奇しくもこの日は、1869年10月23日に東京-横浜間で電信線架設工事が始まったことに由来する、「電信電話記念日」だ。

澁谷社長「今まで以上に地域に向き合える会社に」

NTTグループはNTT東日本および西日本が手掛けるメタル設備の固定電話について、設備老朽化とコスト効率の悪化を踏まえ、2035年までをめどに終了する方針を発表済みだ。1890年に開通した電話サービスが、今後10年間でいよいよ次の段階へ移行する。

代表取締役社長の澁谷直樹氏は「NTT法が改正され、NTTグループは社名を変更した。"電信"そして"電話"が入った東日本電信電話の名前に別れを告げ、NTT東日本として再出発するタイミング。新しく生まれ変わった社名とロゴを全社員が心に刻み、信頼のブランドを大切にしながら、今まで以上に地域に向き合える会社になっていく」と述べていた。

  • NTT東日本 代表取締役社長 社長執行役員 CEO 澁谷直樹氏

    NTT東日本 代表取締役社長 社長執行役員 CEO 澁谷直樹氏

  • 新コーポレートロゴの除幕式
  • 新コーポレートロゴの除幕式

    新コーポレートロゴの除幕式

社名が変わっただけでなくカルチャーにも変化が

除幕式の後、澁谷氏は囲み取材に応じた。東日本電信電話からNTT東日本へと社名が変わったことで、これから何が変わっていくのだろうか。

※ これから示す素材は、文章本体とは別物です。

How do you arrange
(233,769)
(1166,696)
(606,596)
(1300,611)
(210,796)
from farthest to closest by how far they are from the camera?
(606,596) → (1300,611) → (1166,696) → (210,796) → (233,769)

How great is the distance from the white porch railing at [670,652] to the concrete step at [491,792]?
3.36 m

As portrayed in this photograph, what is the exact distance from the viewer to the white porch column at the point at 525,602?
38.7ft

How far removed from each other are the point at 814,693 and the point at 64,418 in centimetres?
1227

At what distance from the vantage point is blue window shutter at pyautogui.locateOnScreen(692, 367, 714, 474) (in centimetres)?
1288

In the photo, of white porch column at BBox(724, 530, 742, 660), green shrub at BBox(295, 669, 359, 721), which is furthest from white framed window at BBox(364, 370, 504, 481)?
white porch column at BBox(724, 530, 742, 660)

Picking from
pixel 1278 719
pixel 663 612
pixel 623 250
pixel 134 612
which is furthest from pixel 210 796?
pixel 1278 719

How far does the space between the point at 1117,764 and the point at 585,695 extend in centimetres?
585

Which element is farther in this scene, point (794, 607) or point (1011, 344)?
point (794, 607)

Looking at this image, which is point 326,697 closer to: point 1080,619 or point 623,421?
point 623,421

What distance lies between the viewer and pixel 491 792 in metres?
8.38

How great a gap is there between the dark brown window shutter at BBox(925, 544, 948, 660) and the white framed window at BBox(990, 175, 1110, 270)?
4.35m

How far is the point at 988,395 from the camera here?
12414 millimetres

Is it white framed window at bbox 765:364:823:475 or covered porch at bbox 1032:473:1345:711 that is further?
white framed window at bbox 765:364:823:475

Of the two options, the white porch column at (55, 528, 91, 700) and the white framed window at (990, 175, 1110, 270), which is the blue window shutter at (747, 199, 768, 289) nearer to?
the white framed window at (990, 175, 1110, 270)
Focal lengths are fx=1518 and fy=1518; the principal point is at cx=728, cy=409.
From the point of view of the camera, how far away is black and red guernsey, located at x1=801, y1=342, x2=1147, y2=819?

澁谷氏は「NTT東・西は電話(のメタル線)に始まり、インターネットまで光通信を引いて地域の通信インフラを整えることが大きなミッションだった。光通信はすでに全国の99.8%を引き終わったので、これを使って社会をいかに良くしていくか。農業や防災、サステナビリティなど、今後は通信を基盤とした社会課題の解決にシフトしていく」と回答した。

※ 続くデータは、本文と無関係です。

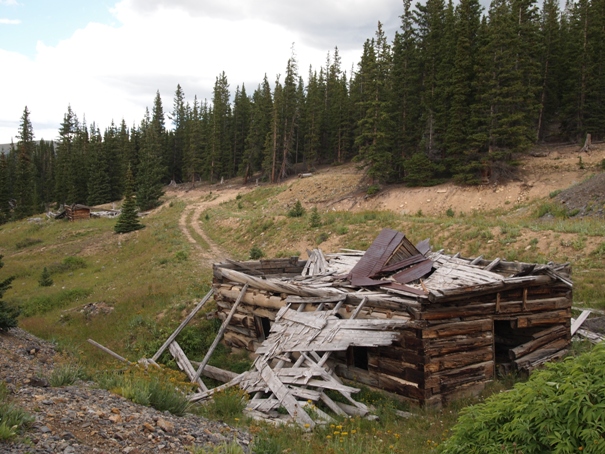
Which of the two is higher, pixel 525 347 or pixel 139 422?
pixel 139 422

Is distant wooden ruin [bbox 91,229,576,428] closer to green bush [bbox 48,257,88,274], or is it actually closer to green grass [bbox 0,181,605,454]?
green grass [bbox 0,181,605,454]

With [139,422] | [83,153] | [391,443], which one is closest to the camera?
[139,422]

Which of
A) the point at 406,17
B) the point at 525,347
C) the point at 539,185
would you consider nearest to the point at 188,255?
the point at 525,347

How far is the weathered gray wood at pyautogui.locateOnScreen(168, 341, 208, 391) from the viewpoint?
11262mm

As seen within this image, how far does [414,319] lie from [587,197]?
2334 cm

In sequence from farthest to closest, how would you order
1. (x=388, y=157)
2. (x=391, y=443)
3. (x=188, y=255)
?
1. (x=388, y=157)
2. (x=188, y=255)
3. (x=391, y=443)

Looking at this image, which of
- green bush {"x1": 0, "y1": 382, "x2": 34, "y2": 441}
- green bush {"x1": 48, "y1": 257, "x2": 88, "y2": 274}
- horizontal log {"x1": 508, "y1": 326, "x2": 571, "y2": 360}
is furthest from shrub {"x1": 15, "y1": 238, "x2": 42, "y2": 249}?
horizontal log {"x1": 508, "y1": 326, "x2": 571, "y2": 360}

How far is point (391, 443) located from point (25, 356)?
29.3ft

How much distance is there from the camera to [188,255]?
1093 inches

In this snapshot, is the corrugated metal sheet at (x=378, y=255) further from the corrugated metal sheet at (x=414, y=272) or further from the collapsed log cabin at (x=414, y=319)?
the corrugated metal sheet at (x=414, y=272)

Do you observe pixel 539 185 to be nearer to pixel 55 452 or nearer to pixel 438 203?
pixel 438 203

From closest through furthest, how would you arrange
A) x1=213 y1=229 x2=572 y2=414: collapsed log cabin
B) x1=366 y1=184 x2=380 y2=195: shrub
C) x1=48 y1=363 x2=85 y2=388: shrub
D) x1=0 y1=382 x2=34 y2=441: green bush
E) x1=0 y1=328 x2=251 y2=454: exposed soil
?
1. x1=0 y1=382 x2=34 y2=441: green bush
2. x1=0 y1=328 x2=251 y2=454: exposed soil
3. x1=48 y1=363 x2=85 y2=388: shrub
4. x1=213 y1=229 x2=572 y2=414: collapsed log cabin
5. x1=366 y1=184 x2=380 y2=195: shrub

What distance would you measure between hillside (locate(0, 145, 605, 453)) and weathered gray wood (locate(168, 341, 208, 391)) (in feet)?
1.90

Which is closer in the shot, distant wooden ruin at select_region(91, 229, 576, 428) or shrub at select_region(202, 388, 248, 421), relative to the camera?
shrub at select_region(202, 388, 248, 421)
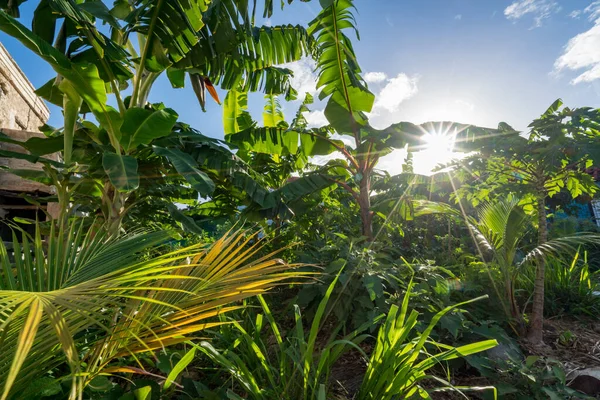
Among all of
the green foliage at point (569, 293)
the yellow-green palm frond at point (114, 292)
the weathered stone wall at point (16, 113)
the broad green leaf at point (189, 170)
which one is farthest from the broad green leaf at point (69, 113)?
the green foliage at point (569, 293)

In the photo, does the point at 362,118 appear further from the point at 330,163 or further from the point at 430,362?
the point at 430,362

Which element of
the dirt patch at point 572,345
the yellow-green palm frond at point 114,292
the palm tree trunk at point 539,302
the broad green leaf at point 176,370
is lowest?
the dirt patch at point 572,345

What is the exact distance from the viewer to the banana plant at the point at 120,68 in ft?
8.01

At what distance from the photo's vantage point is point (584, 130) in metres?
2.24

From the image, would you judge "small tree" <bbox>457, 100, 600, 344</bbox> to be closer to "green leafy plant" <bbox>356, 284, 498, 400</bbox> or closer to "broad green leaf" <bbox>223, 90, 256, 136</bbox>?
"green leafy plant" <bbox>356, 284, 498, 400</bbox>

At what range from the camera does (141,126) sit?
262 centimetres

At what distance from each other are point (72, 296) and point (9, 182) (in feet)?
20.5

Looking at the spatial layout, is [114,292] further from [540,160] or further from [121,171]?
[540,160]

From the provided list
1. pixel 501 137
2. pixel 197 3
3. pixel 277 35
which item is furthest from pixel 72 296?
pixel 277 35

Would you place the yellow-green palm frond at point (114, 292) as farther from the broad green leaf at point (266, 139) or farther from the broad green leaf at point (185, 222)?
the broad green leaf at point (266, 139)

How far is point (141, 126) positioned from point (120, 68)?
921 mm

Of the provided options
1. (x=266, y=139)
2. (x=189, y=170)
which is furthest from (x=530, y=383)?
(x=266, y=139)

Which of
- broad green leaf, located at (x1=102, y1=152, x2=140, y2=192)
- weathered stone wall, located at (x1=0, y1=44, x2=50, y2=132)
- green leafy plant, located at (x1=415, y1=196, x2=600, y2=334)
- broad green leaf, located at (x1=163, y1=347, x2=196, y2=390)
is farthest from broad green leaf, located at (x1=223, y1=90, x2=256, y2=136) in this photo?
broad green leaf, located at (x1=163, y1=347, x2=196, y2=390)

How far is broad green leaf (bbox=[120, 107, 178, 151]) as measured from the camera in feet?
8.57
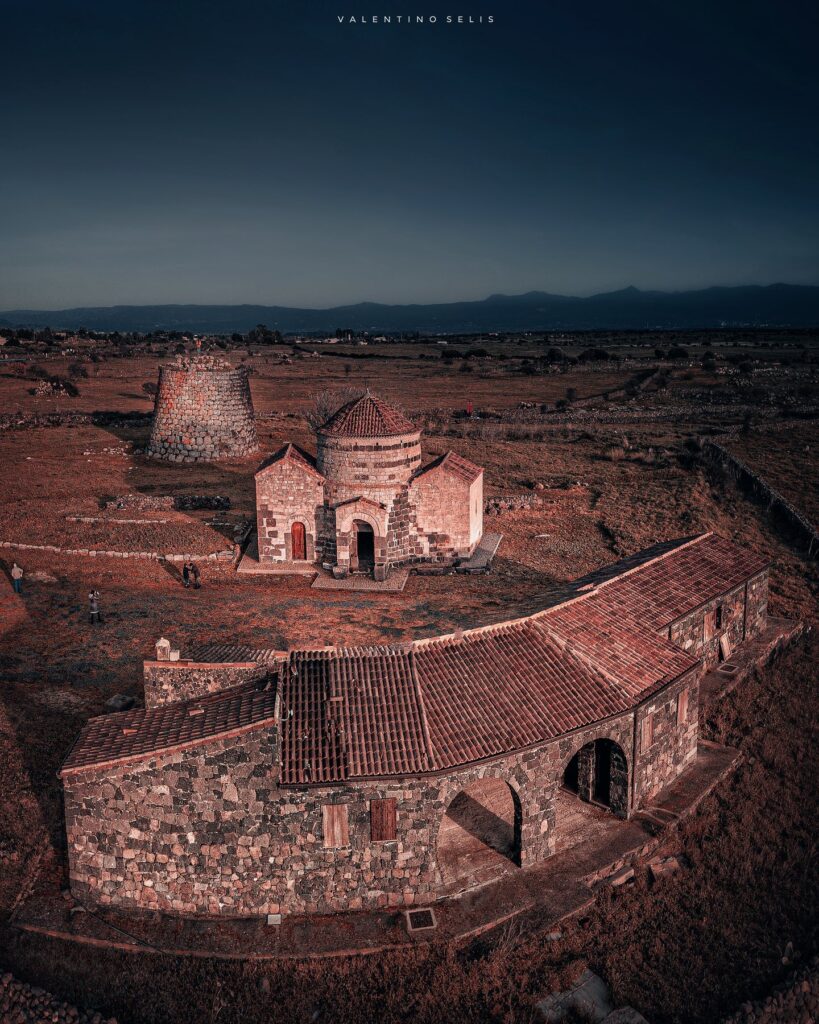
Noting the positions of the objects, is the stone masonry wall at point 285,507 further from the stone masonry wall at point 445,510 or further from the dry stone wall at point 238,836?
the dry stone wall at point 238,836

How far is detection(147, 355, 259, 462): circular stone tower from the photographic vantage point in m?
50.6

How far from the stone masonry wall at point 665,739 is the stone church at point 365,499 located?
45.3 feet

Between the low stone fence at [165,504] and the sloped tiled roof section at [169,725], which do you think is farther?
the low stone fence at [165,504]

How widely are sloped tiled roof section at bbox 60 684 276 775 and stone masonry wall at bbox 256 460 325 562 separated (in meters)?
14.9

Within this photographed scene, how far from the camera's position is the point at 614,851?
14664mm

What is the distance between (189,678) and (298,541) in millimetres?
15146

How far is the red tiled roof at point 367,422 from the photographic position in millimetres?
29070

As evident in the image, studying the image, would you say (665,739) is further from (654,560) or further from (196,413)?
(196,413)

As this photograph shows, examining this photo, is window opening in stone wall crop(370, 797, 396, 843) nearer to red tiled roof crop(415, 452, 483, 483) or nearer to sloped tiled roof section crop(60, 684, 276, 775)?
sloped tiled roof section crop(60, 684, 276, 775)

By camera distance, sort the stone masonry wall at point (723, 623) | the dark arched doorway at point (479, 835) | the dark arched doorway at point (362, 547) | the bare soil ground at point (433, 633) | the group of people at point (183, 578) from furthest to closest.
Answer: the dark arched doorway at point (362, 547)
the group of people at point (183, 578)
the stone masonry wall at point (723, 623)
the dark arched doorway at point (479, 835)
the bare soil ground at point (433, 633)

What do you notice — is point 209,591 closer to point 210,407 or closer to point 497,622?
point 497,622

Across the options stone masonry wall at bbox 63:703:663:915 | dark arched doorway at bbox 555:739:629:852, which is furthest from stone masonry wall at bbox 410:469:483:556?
stone masonry wall at bbox 63:703:663:915

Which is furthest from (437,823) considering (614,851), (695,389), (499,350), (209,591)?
(499,350)

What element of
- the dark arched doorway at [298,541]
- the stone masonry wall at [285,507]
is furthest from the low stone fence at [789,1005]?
the dark arched doorway at [298,541]
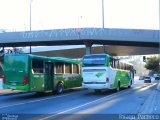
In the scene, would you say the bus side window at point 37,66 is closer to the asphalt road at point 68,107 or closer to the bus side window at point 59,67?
the bus side window at point 59,67

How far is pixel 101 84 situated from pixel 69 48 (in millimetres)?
39964

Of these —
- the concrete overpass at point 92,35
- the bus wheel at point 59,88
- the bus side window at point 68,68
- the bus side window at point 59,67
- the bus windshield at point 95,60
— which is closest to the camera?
the bus windshield at point 95,60

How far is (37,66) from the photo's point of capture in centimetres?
2511

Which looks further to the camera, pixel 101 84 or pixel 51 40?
pixel 51 40

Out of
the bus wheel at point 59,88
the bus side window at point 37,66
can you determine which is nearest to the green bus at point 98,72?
the bus wheel at point 59,88

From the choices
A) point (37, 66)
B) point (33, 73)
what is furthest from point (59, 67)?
point (33, 73)

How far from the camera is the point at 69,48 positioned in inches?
2628

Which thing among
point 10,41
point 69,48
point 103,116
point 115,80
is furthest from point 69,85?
point 69,48

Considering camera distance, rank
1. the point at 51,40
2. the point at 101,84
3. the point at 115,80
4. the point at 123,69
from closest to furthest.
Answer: the point at 101,84 → the point at 115,80 → the point at 123,69 → the point at 51,40

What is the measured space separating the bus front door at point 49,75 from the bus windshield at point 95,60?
A: 2.69 m

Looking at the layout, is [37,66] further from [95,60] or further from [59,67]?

  • NTT東日本 代表取締役社長 社長執行役員 CEO 澁谷直樹氏

また、社名の変更に伴って社内ではポジティブな変化も起き始めているそうだ。社名変更以前は前例主義や縦割りといった、古い企業体質だったという。しかし社名が変更となり心機一転。インドネシアで光回線1000万人の実現に乗り出すなど、現場発での新規事業案も増えてきた。

10月22日には、北海道石狩市を拠点にコンテナ型データセンター「JPDC AI Container」を開始することが発表された。澁谷氏によると、社名の変更と共に、こうした地域に寄り添う事業を生み出す社内風土にも変革が起きているとのことだ。

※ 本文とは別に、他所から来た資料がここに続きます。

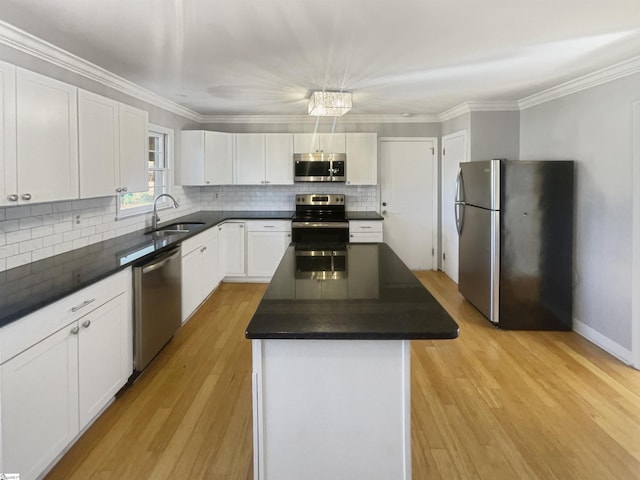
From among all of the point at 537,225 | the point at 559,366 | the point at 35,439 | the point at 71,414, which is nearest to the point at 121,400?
the point at 71,414

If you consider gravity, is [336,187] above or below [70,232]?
above

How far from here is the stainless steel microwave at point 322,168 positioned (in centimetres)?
602

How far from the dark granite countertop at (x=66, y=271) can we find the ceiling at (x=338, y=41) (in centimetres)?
138

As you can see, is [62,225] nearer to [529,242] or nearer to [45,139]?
[45,139]

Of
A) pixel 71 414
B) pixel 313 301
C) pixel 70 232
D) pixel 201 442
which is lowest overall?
pixel 201 442

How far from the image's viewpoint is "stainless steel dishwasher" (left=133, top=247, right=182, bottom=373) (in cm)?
302

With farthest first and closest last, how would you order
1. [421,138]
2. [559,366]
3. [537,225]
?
[421,138] → [537,225] → [559,366]

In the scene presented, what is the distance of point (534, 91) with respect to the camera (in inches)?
180

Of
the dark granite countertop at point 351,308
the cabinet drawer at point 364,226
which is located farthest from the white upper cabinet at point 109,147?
the cabinet drawer at point 364,226

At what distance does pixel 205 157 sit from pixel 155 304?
2886 millimetres

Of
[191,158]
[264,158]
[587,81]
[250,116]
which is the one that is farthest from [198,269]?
[587,81]

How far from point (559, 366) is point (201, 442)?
2679 mm

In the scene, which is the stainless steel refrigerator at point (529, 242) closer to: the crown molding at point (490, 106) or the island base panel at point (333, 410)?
the crown molding at point (490, 106)

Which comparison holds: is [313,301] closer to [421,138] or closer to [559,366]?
[559,366]
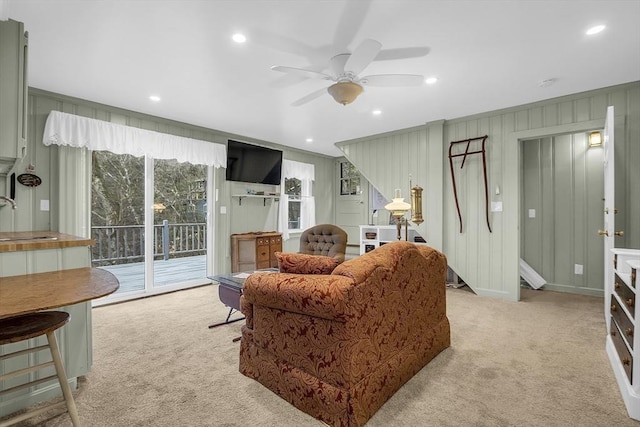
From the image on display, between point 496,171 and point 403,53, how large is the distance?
2.32 meters

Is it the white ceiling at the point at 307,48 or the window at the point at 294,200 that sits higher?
the white ceiling at the point at 307,48

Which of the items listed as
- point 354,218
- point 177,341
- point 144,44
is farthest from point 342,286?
point 354,218

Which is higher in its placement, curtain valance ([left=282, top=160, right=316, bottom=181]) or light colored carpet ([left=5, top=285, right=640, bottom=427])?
curtain valance ([left=282, top=160, right=316, bottom=181])

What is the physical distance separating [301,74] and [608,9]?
2118mm

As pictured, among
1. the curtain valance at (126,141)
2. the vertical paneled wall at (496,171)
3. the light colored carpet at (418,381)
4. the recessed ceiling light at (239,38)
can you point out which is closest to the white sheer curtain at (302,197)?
the curtain valance at (126,141)

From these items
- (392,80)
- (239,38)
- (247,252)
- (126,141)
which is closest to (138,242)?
(247,252)

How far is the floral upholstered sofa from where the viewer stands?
1521 mm

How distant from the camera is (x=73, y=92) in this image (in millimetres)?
3369

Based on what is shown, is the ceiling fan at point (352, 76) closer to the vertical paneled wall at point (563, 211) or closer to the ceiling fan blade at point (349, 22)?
the ceiling fan blade at point (349, 22)

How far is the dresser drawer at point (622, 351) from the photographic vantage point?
176 centimetres

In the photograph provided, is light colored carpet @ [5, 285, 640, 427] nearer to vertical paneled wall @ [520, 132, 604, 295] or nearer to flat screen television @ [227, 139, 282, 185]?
vertical paneled wall @ [520, 132, 604, 295]

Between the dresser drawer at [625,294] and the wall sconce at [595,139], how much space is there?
277 centimetres

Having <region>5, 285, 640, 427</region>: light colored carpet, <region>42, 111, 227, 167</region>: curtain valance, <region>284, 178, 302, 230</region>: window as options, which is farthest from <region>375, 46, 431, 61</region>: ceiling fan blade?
<region>284, 178, 302, 230</region>: window

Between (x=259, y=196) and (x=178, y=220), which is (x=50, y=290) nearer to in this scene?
(x=259, y=196)
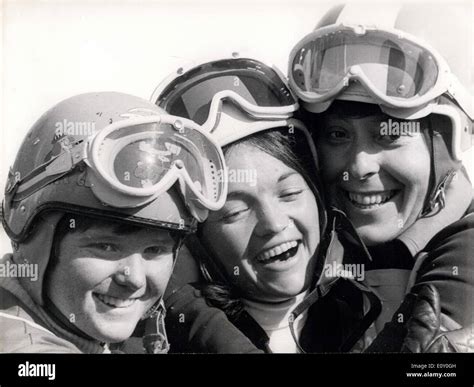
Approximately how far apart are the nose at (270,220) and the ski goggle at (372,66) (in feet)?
1.81

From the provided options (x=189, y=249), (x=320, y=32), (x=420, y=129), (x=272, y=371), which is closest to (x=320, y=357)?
(x=272, y=371)

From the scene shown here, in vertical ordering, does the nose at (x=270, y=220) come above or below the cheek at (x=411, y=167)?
below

同氏は「以前からNTT東日本の名称を使用していたので、社名の変更にさみしさはあまりない。これまで契約書などの書類に正式名称の東日本電信電話と書かなければいけなかったので、その大変さからふっ切れたような気分」とジョーク交じりにコメントした。

NTT東日本だけでなく、NTT(旧 日本電信電話)やNTT西日本(旧 西日本)、NTTドコモビジネス(旧 NTTコミュニケーションズ)など、グループ全体で大きな変化を遂げた。社名とロゴが変わっただけでなく、社内の風土やカルチャーも変わり始めているという同社グループの今後のさらなる躍進に期待したい。